# How does data travel correctly over the wire?

I understand that through varying voltage, data can be transmitted as "high" and "low". What I don't wrap my head around is how the receiving end "dissect" the frame.

I know there is a concept of frame, lets say the receiving end will always receive 8 bits at a time as one frame and begin the next frame for the next 8 bits.

1111 0000 -> one frame

But what if one bit is lost? Won't that create a domino effect for the rest of running time since frame will be offset by one bit and everything after will not be correct.

How does this get enforced on bit level?

• You are forgetting about time... – Trevor_G Sep 11 '17 at 20:39
• Can you elaborate : ) – Zanko Sep 11 '17 at 20:41
• read about synchronous and asynchronous transmission. en.wikipedia.org/wiki/… – Trevor_G Sep 11 '17 at 20:42
• By measuring time accurately, and using the data received to correct for your view of time. Yes, its imprecise. That is why it takes several steps to increase the speed that things work reliably at. – Sean Houlihane Sep 11 '17 at 20:51
• Zanko. if A is transmitting continuously, B may never synch up. In reality you need some for of protocol with a recognizable gap feature, and or feedback from B to A to throttle transmissions. – Trevor_G Sep 11 '17 at 21:00

First of all, most (all?) digital data is "clocked". This means that, while the data line(s) may be high or low at any time, the receiver only looks at the state of the line at a certain time.

In this case, there is another wire with a clock signal on it. This clock signal tells the receiver exactly when to look at the state of the line. In this case, it's on the rising edge of the clock, the exact time at which the voltage goes from low to high. You may have many data lines and one clock line (usually parallel), or one data line and one clock line (serial). There are exceptions to this terminology when you have bidirectional data flows.

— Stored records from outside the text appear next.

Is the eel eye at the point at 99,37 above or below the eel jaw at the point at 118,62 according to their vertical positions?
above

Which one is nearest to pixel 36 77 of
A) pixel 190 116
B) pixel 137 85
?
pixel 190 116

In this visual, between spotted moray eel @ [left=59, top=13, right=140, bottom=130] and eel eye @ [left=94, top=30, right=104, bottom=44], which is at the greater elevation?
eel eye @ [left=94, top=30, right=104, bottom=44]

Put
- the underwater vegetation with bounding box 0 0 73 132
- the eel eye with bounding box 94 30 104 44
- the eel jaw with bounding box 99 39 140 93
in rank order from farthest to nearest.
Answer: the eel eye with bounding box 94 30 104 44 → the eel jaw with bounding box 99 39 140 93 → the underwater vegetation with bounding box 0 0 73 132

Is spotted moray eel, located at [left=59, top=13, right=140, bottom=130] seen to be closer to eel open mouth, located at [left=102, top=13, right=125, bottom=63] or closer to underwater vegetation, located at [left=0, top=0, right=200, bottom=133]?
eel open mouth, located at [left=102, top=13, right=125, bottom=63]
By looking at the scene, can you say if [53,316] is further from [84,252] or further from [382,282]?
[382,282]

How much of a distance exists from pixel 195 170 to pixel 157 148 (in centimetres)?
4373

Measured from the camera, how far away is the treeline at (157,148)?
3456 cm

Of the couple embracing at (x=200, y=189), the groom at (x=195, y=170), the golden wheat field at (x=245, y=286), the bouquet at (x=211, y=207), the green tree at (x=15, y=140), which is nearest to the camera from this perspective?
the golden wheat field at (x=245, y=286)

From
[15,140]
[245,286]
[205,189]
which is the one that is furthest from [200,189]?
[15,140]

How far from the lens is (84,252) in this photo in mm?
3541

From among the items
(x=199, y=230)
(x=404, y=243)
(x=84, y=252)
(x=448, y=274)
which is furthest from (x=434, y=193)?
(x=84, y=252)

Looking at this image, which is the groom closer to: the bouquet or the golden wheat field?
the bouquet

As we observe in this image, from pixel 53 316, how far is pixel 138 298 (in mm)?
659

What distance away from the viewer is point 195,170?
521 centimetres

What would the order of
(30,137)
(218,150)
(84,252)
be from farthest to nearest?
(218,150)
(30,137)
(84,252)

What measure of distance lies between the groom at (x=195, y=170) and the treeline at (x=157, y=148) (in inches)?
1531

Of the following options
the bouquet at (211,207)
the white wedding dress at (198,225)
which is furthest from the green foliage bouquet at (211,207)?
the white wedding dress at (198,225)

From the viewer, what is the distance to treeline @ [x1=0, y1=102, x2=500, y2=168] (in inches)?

You can see here then, that as long as the clock signal is being received, bits will never be "lost". There may be noise on the data line which causes a bit to be read as a 0 instead of a 1, or vice versa, but either way it will still be one bit (if the clock line is noisy it can cause other issues).

This is known as synchronous transmission, but there also exists asynchronous transmission. This is where there is no clock line, and instead both the receiver and transmitter agree to check the line at the same time interval. There is usually some stuff done on the data line to help with initial synchronization. As you can imagine, this requires that the receiver and transmitter both agree on when exactly to sample, and are both quite accurate time-wise.

• Good write up. I'd also add everything is done in packets such that timing errors have limited cumulation. Also protocols can be and are followed to detect and retry in the event of errors – Trevor_G Sep 11 '17 at 20:50
• If i may ask, sorry if this sounds really silly, how is clock implemented? If it is a computer component, wont it rely on 1 and 0 still and who will be the clock for that component? – Zanko Sep 11 '17 at 20:52
• The clock is generated by the transmitting device. I imagine that there isn't a universal method of generating a clock, but it sounds like what you're asking is "how does digital logic work?". This is a very broad question and I can't answer that in a reasonable space. If you're interested enough, you may want to read a book about it. For the moment however, it may be best to just assume that a sufficiently complex digital device (like a microcontroller) can generate any arbitrary sequence of high and low voltages, using its cpu and various supporting peripherals. – BeB00 Sep 11 '17 at 21:11

In asynchronous communication, the master and slave have to be configured to work at the same baud rate, number of bits etc. so both will know how often a data bit should be read/sent and how many bits should be expected.

The line is held high until one of the participants intending to send data will pull the line low for one bit-time (One bit time is calculated: 1/baud rate) so for 9600 baud it will be 104us. Now every 104us the data line will change and can be read by the receiver.

In synchronous communication, many data communication protocols come with an additional clock line which will be controlled by the master device. The data can then only be clocked out of the slave in sychronous with the clock line. UART uses a very basic communication method as such. When you start moving towards more advanced protocols such as I2C, SPI or in particular USB, you will find that there is much 'talk' between the master and slave which enables the master to have much greater control.

There are mechanisms to prevent data losses too with each byte which is known as parity. The master will be told how many bits were supposed to have been transferred, if it is inconsistent then it will request the slave to resend.